In that study, the greatest risk reduction (65 percent) was seen in people who drank three to five cups per day (Eskelinen MH 2009).
As the Finnish authors wrote, “Coffee drinking at midlife is associated with a decreased risk of dementia/AD later in life. This finding might open possibilities for prevention of dementia/AD” (Eskelinen MH 2009).
While coffe is the richest source of caffeine, tea has lesser but still ample amounts... and both beverages abound in polyphenol antioxidants with beneficial "nutrigenomic' effects that mitgate against inflammation.
Let’s look at the global findings to date, as recounted in the Spanish-led team’s new evidence review.
Key findings of the new caffeine-health evidence review
These were the major findings presented in “Therapeutic Opportunities for Caffeine in Alzheimer's Disease and Other Neurodegenerative Diseases”:
Caffeine displays multiple neuro-protective effects.
Caffeine may help protect against Parkinson’s disease.
Caffeine prevents brain degeneration via multiple pathways
Caffeine enhances cognitive (thinking) and memory performance.

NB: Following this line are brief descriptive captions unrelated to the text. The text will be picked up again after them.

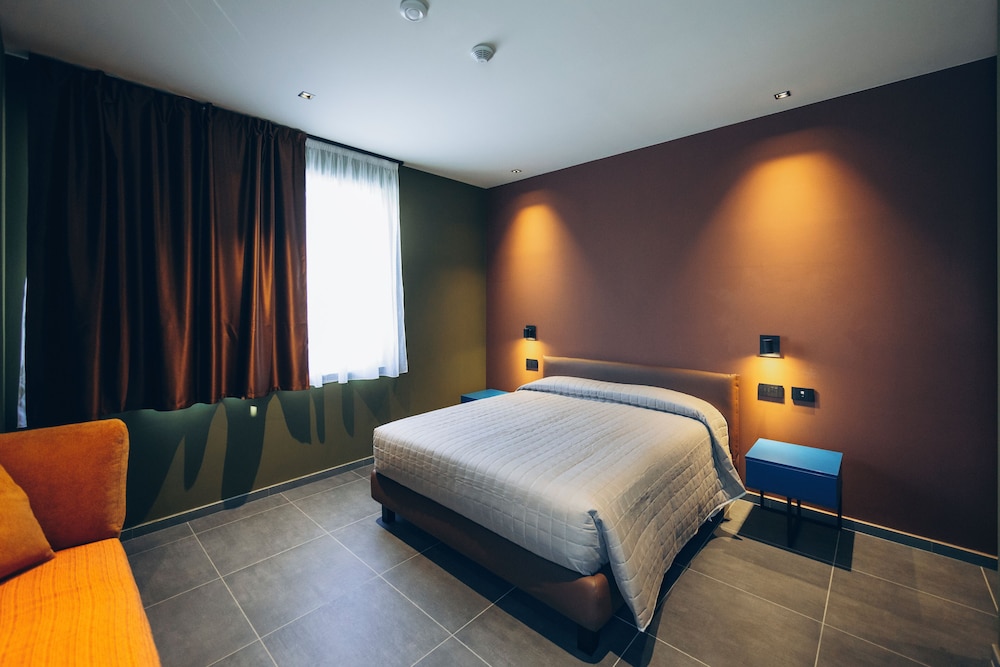Deluxe Room photo 1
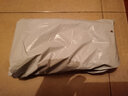 徽曦 适配 松下吸尘器配件纸袋垃圾袋灰尘袋集尘袋子MC-CA291 CG321 CG293 C-13 15个装 实拍图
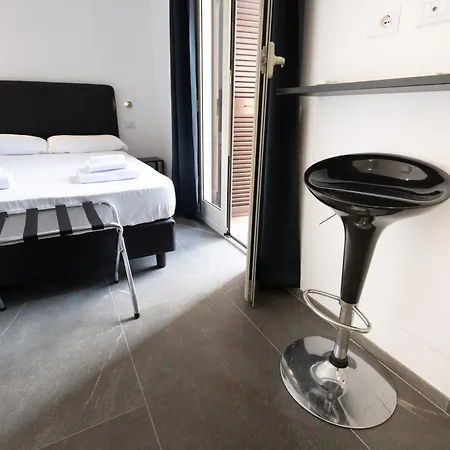 乌贝斗兽场酒店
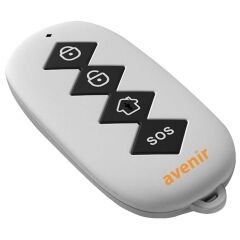 Alarm Kumandası AV-07A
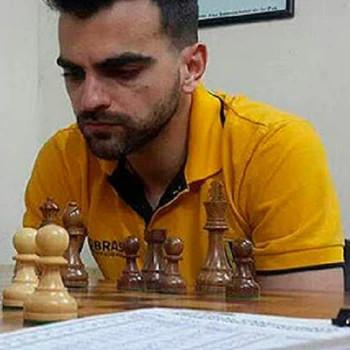 Mario Villanueva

Caffeine normalizes brain function and mood via multiple pathways.
Caffeine cuts production of the brain plaque associated* with Alzheimer’s.
*Note: It remains unclear whether amyloid-beta protein plaque is a cause of Alzheimer’s disease, a side effect, or an immune response to some unknown disease process.

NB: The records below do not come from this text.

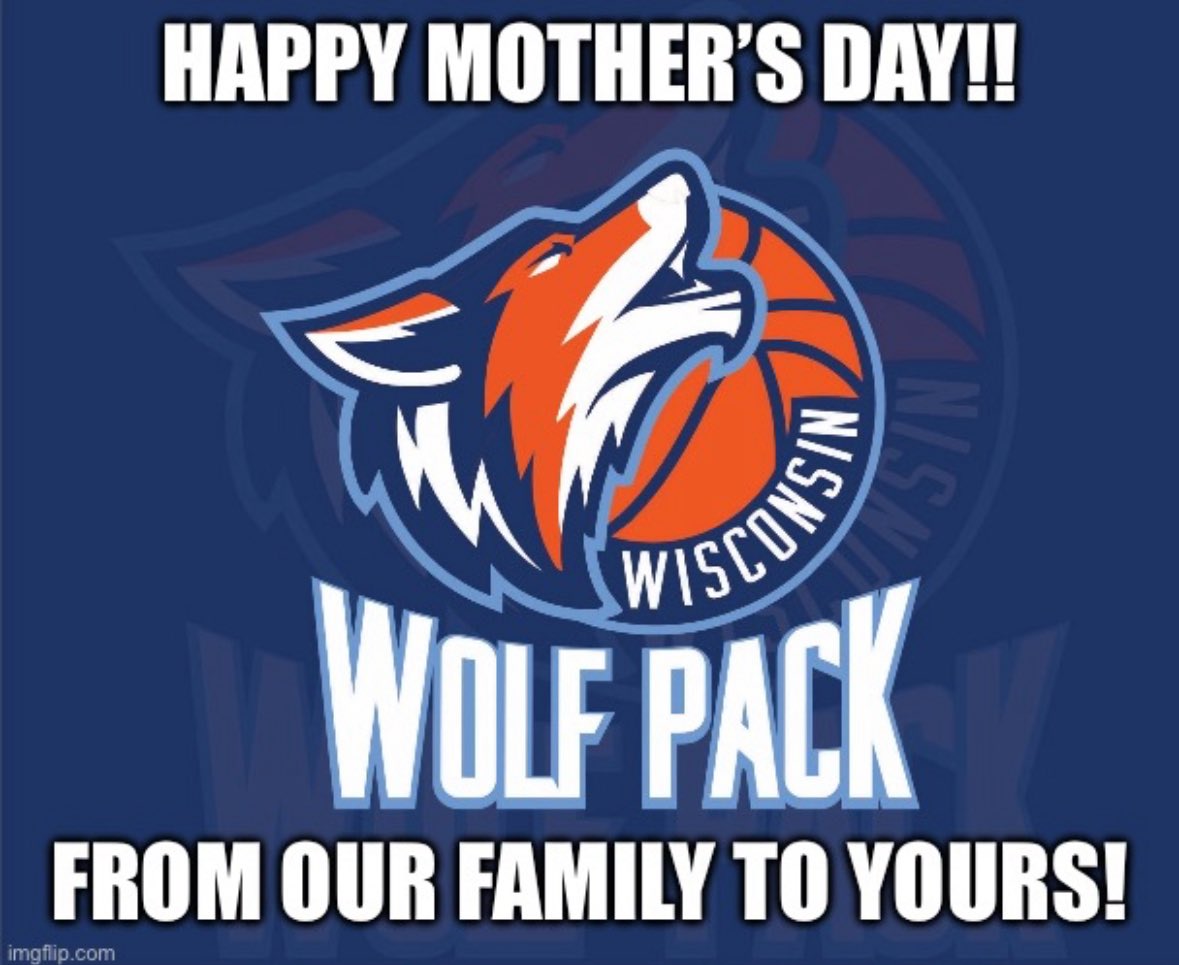 WI Wolfpack AAU tweet media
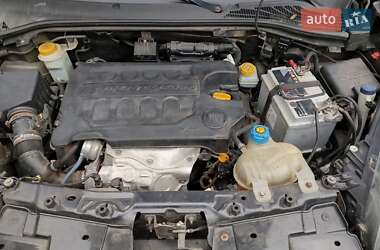 Грузовой фургон Fiat Doblo 2013 в 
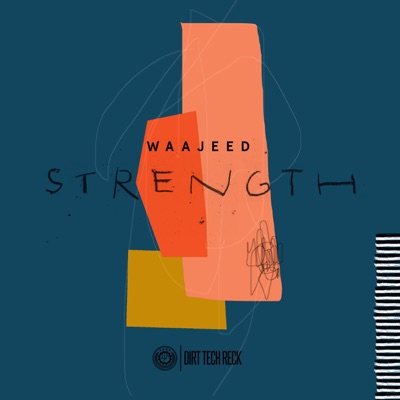 Strength (String Mix) [feat. Ideeyah] cover art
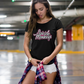 T-Shirt Mona
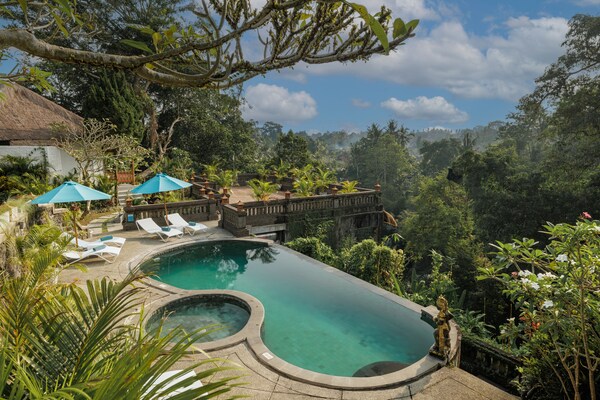 Ubud Dedari Villas - Bali
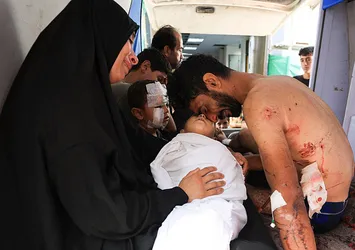 31 İslam ülkesinden İsrail'e kınama!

As the authors noted, decisive clinical trials testing caffeine for brain protection and performance enhancement are needed. But they also cited methodological issues that make it hard to design such trials.

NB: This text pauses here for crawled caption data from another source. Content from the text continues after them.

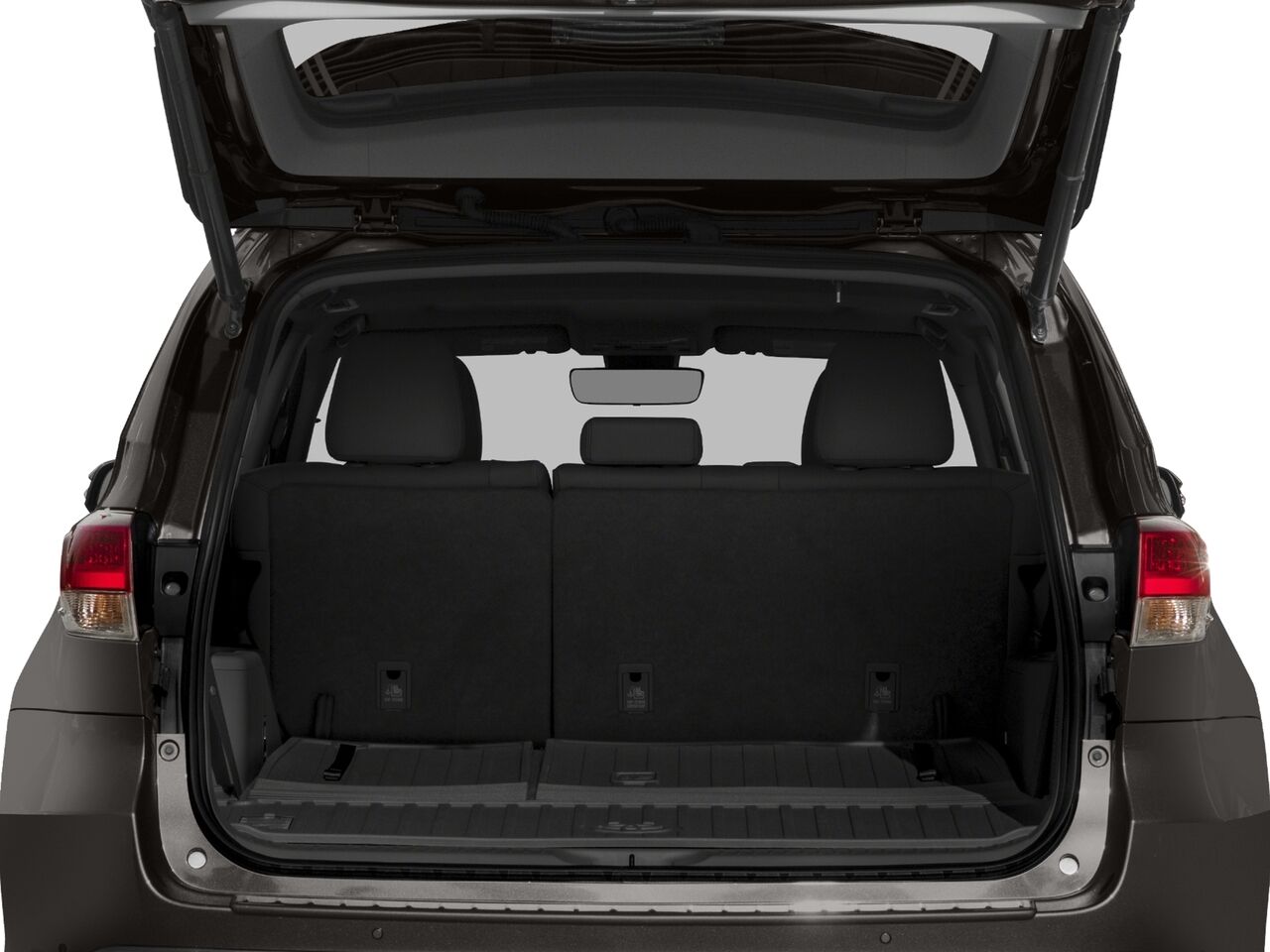 2017 Toyota Highlander Limited Oshkosh WI
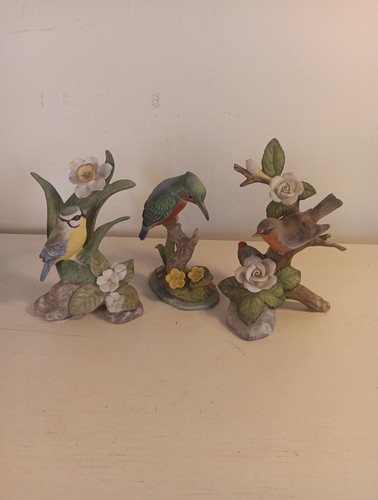 Royal osborne birds - 3,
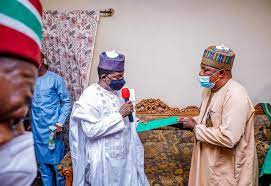 We did not find results for: Governor Lalong Visits Government Of Plateau State Facebook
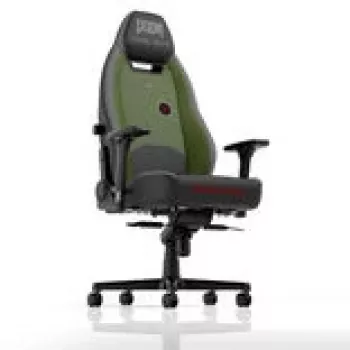 Mängutool noblechairs LEGEND DOOM The Dark Ages Edition - PU-nahk, kõrge seljatoega ergonoomiline disain
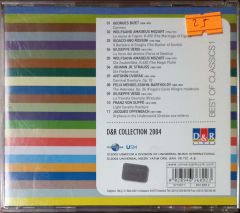 Best Of Classics 1 CD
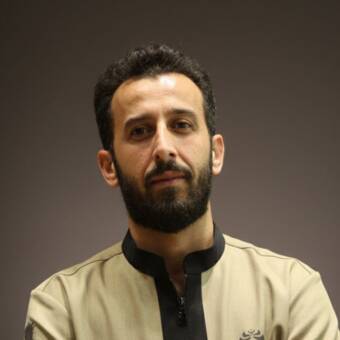 The avatar of Adnane عدنان نبابته
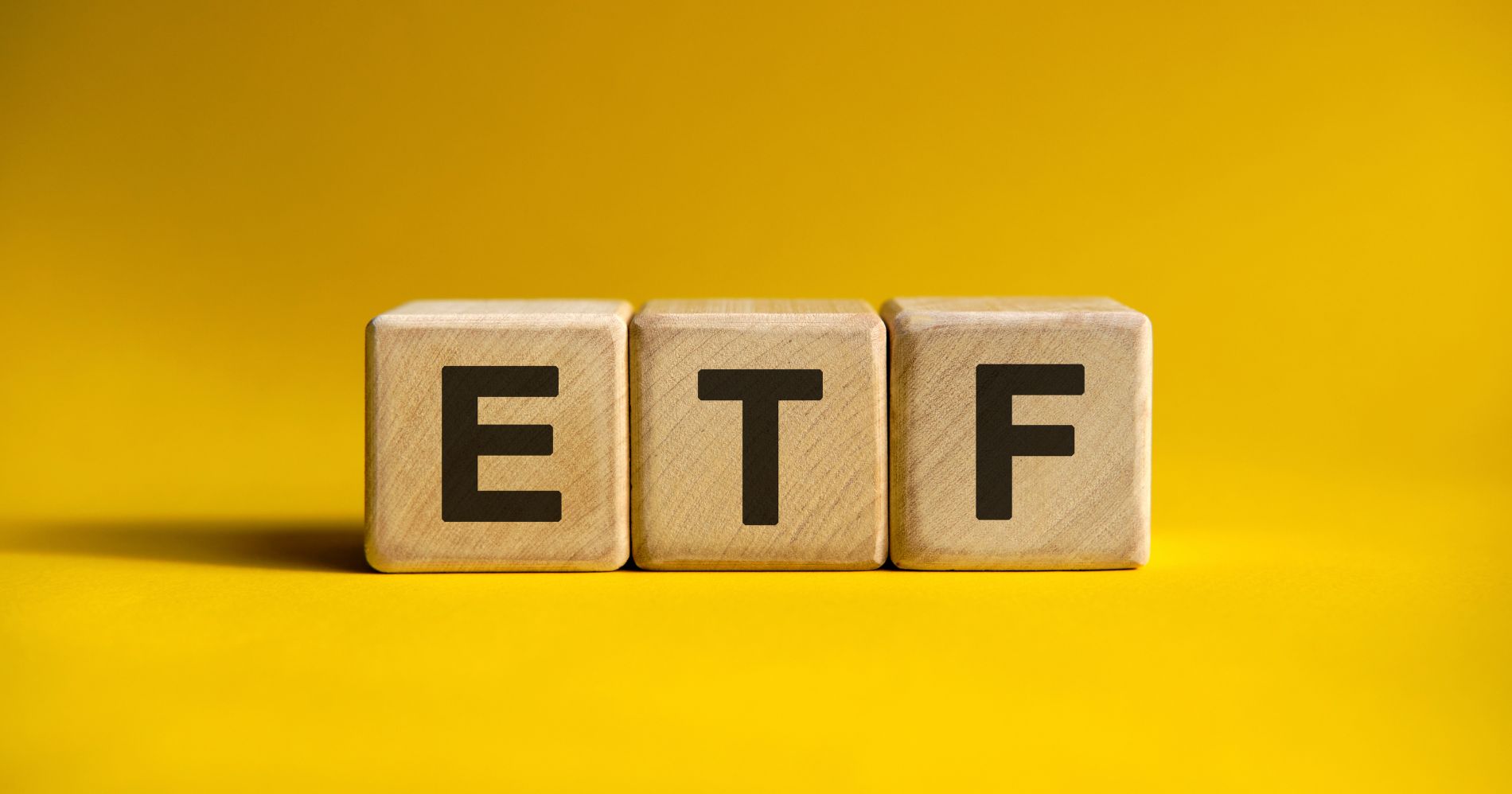 Fakta ETF - Ilustrasi Bisnis Muda - Image: Canva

They also made an important observation about the difficulty of gauging brain protection through standardized tests alone:
“…the daily follow-up of patients with AD [in various studies] has taught us that improvement of daily living may be a more significant indicator of amelioration than slight improvements in objective measures of memory performance.”
And they continued with a comment that has implications for the importance of omega-3s as well as caffeine:
“One of the most prevalent complications of AD is depression of mood, and the recent observations that caffeine might be a mood normalizer are of particular interest.”
Who doesn’t need all the (healthful, sustainable) mood assistance they can get? Excuse me while I refresh my mug.
Cunha RA. Neuroprotection by adenosine in the brain: From A(1) receptor activation to A (2A) receptor blockade. Purinergic Signal. 2005 Jun;1(2):111-34. Epub 2005 Mar 17.
Cunha RA, de Mendonca A. Therapeutic Opportunities for Caffeine in Alzheimer's Disease and Other Neurodegenerative Diseases. Journal of Alzheimer’s Disease
Eskelinen MH, Ngandu T, Tuomilehto J, Soininen H, Kivipelto M. Midlife coffee and tea drinking and the risk of late-life dementia: a population-based CAIDE study. J Alzheimers Dis. 2009 Jan;16(1):85-91.
Ritchie K, Carrière I, de Mendonca A, Portet F, Dartigues JF, Rouaud O, Barberger-Gateau P, Ancelin ML. The neuroprotective effects of caffeine: a prospective population study (the Three City Study). Neurology. 2007 Aug 7;69(6):536-45.
Maia L, de Mendonça A. Does caffeine intake protect from Alzheimer's disease? Eur J Neurol. 2002 Jul;9(4):377-82.